Aim.
Count the lines in the entries below that contain the word "Which", matching case exactly. Reply with the number only.

Extracted material.
────────────────────

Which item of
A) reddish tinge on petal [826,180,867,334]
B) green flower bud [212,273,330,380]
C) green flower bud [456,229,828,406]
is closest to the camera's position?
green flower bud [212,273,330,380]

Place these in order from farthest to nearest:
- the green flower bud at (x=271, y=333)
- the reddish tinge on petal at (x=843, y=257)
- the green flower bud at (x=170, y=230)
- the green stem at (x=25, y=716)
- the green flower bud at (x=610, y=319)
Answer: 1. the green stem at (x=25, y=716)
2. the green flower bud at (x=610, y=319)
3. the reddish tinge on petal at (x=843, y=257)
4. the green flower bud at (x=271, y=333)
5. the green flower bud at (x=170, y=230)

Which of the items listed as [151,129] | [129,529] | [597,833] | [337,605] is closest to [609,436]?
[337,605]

────────────────────

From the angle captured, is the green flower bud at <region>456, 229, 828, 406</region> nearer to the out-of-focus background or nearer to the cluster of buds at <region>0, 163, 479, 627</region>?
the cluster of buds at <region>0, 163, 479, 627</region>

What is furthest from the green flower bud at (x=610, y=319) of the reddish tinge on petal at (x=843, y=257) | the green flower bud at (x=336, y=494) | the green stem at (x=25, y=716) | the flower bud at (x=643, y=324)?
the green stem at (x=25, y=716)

────────────────────

Worked solution.
2